### Task to carry out:
In the rows below, switch "white" to "black" wherever it occurs and reproduce the lines with nothing else altered.

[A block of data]
==*==
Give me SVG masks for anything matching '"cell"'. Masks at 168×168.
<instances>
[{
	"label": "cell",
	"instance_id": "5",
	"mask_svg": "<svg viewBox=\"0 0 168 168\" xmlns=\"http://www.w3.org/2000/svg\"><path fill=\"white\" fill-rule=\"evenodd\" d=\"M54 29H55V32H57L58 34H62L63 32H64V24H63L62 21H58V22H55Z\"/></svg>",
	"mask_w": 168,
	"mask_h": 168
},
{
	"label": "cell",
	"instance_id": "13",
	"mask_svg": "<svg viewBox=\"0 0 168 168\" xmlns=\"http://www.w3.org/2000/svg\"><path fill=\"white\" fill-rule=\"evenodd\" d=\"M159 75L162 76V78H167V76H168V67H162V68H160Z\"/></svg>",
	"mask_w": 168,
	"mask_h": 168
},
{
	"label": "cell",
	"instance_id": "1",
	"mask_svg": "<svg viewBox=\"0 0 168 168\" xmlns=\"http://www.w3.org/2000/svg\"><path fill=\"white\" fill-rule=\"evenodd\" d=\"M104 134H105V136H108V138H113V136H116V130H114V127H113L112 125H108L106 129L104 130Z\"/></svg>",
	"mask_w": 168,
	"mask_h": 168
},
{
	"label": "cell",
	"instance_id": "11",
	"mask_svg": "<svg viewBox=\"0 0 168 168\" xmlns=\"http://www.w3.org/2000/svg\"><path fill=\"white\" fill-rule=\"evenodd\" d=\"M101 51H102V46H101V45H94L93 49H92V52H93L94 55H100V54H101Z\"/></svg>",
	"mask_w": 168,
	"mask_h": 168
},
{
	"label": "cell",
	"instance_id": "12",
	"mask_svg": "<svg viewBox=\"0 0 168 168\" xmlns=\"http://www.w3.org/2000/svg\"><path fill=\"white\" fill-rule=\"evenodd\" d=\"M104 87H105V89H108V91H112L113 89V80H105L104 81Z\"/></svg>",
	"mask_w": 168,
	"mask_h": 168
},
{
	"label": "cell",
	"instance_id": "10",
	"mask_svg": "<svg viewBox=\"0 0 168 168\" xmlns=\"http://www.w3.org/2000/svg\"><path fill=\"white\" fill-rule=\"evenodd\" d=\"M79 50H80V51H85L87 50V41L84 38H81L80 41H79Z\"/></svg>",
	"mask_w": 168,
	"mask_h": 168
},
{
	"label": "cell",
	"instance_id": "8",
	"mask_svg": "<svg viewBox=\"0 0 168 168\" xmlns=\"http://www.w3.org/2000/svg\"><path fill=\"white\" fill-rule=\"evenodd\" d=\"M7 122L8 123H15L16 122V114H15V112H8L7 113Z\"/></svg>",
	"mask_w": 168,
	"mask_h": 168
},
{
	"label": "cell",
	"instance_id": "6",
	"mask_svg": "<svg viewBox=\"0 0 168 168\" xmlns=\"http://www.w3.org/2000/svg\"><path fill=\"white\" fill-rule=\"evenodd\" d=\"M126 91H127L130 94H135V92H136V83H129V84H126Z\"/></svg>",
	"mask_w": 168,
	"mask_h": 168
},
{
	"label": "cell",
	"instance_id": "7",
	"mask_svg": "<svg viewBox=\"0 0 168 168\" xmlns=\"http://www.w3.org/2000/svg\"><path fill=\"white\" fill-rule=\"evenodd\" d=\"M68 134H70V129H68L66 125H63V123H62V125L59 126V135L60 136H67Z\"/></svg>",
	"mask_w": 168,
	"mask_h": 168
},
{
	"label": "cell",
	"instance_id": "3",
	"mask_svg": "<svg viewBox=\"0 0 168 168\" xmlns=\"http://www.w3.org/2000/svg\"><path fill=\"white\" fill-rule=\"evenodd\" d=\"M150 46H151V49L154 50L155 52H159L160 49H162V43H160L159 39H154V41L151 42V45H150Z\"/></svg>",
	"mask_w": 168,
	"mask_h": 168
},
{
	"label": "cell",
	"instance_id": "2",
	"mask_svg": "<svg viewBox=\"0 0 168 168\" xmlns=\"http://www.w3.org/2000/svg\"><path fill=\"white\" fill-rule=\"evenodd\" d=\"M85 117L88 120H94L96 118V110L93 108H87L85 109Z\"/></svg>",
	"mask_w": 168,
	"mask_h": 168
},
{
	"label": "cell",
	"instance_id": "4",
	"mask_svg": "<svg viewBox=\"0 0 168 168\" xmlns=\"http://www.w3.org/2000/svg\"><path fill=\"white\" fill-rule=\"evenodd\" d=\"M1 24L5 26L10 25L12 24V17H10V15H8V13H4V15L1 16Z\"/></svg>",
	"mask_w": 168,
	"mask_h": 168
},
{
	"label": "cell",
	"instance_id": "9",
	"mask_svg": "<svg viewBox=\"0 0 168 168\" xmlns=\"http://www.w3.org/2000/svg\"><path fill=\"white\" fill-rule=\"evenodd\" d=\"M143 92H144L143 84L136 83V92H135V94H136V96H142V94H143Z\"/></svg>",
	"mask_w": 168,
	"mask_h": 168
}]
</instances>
==*==
### Solution to this task:
Give me SVG masks for anything matching '"cell"'. Masks at 168×168.
<instances>
[{
	"label": "cell",
	"instance_id": "5",
	"mask_svg": "<svg viewBox=\"0 0 168 168\" xmlns=\"http://www.w3.org/2000/svg\"><path fill=\"black\" fill-rule=\"evenodd\" d=\"M54 29H55V32H57L58 34H62L63 32H64V24H63L62 21H58V22H55Z\"/></svg>",
	"mask_w": 168,
	"mask_h": 168
},
{
	"label": "cell",
	"instance_id": "13",
	"mask_svg": "<svg viewBox=\"0 0 168 168\" xmlns=\"http://www.w3.org/2000/svg\"><path fill=\"black\" fill-rule=\"evenodd\" d=\"M159 75L162 76V78H167V76H168V67H162V68H160Z\"/></svg>",
	"mask_w": 168,
	"mask_h": 168
},
{
	"label": "cell",
	"instance_id": "1",
	"mask_svg": "<svg viewBox=\"0 0 168 168\" xmlns=\"http://www.w3.org/2000/svg\"><path fill=\"black\" fill-rule=\"evenodd\" d=\"M104 134H105V136H108V138H113V136H116V130H114V127H113L112 125H108L106 129L104 130Z\"/></svg>",
	"mask_w": 168,
	"mask_h": 168
},
{
	"label": "cell",
	"instance_id": "11",
	"mask_svg": "<svg viewBox=\"0 0 168 168\" xmlns=\"http://www.w3.org/2000/svg\"><path fill=\"black\" fill-rule=\"evenodd\" d=\"M101 51H102V46H101V45H94L93 49H92V52H93L94 55H100V54H101Z\"/></svg>",
	"mask_w": 168,
	"mask_h": 168
},
{
	"label": "cell",
	"instance_id": "12",
	"mask_svg": "<svg viewBox=\"0 0 168 168\" xmlns=\"http://www.w3.org/2000/svg\"><path fill=\"black\" fill-rule=\"evenodd\" d=\"M104 87H105V89H108V91H112L113 89V80H105L104 81Z\"/></svg>",
	"mask_w": 168,
	"mask_h": 168
},
{
	"label": "cell",
	"instance_id": "10",
	"mask_svg": "<svg viewBox=\"0 0 168 168\" xmlns=\"http://www.w3.org/2000/svg\"><path fill=\"black\" fill-rule=\"evenodd\" d=\"M79 50H80V51H85L87 50V41L84 38H81L80 41H79Z\"/></svg>",
	"mask_w": 168,
	"mask_h": 168
},
{
	"label": "cell",
	"instance_id": "8",
	"mask_svg": "<svg viewBox=\"0 0 168 168\" xmlns=\"http://www.w3.org/2000/svg\"><path fill=\"black\" fill-rule=\"evenodd\" d=\"M7 122L8 123H15L16 122V114H15V112H8L7 113Z\"/></svg>",
	"mask_w": 168,
	"mask_h": 168
},
{
	"label": "cell",
	"instance_id": "6",
	"mask_svg": "<svg viewBox=\"0 0 168 168\" xmlns=\"http://www.w3.org/2000/svg\"><path fill=\"black\" fill-rule=\"evenodd\" d=\"M126 91H127L130 94H135V92H136V83H129V84H126Z\"/></svg>",
	"mask_w": 168,
	"mask_h": 168
},
{
	"label": "cell",
	"instance_id": "7",
	"mask_svg": "<svg viewBox=\"0 0 168 168\" xmlns=\"http://www.w3.org/2000/svg\"><path fill=\"black\" fill-rule=\"evenodd\" d=\"M68 134H70V129H68L66 125H63V123H62V125L59 126V135L60 136H67Z\"/></svg>",
	"mask_w": 168,
	"mask_h": 168
},
{
	"label": "cell",
	"instance_id": "3",
	"mask_svg": "<svg viewBox=\"0 0 168 168\" xmlns=\"http://www.w3.org/2000/svg\"><path fill=\"black\" fill-rule=\"evenodd\" d=\"M150 46H151V49L154 50L155 52H159L160 49H162V43H160L159 39H154V41L151 42V45H150Z\"/></svg>",
	"mask_w": 168,
	"mask_h": 168
},
{
	"label": "cell",
	"instance_id": "2",
	"mask_svg": "<svg viewBox=\"0 0 168 168\" xmlns=\"http://www.w3.org/2000/svg\"><path fill=\"black\" fill-rule=\"evenodd\" d=\"M85 117L88 120H94L96 118V110L93 108H87L85 109Z\"/></svg>",
	"mask_w": 168,
	"mask_h": 168
},
{
	"label": "cell",
	"instance_id": "4",
	"mask_svg": "<svg viewBox=\"0 0 168 168\" xmlns=\"http://www.w3.org/2000/svg\"><path fill=\"black\" fill-rule=\"evenodd\" d=\"M1 24L5 26L10 25L12 24V17H10V15H8V13H4V15L1 16Z\"/></svg>",
	"mask_w": 168,
	"mask_h": 168
},
{
	"label": "cell",
	"instance_id": "9",
	"mask_svg": "<svg viewBox=\"0 0 168 168\" xmlns=\"http://www.w3.org/2000/svg\"><path fill=\"black\" fill-rule=\"evenodd\" d=\"M143 92H144L143 84L136 83V92H135V94H136V96H142V94H143Z\"/></svg>",
	"mask_w": 168,
	"mask_h": 168
}]
</instances>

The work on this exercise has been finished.